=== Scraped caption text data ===
------------------------------------------------

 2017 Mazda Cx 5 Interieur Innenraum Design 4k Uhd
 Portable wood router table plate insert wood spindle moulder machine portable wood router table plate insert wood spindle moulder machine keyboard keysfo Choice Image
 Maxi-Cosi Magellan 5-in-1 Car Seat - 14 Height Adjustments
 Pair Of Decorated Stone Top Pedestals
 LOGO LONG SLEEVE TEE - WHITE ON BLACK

------------------------------------------------

Copy down the complete data exactly as supplied.

 2017 Mazda Cx 5 Interieur Innenraum Design 4k Uhd
 Portable wood router table plate insert wood spindle moulder machine portable wood router table plate insert wood spindle moulder machine keyboard keysfo Choice Image
 Maxi-Cosi Magellan 5-in-1 Car Seat - 14 Height Adjustments
 Pair Of Decorated Stone Top Pedestals
 LOGO LONG SLEEVE TEE - WHITE ON BLACK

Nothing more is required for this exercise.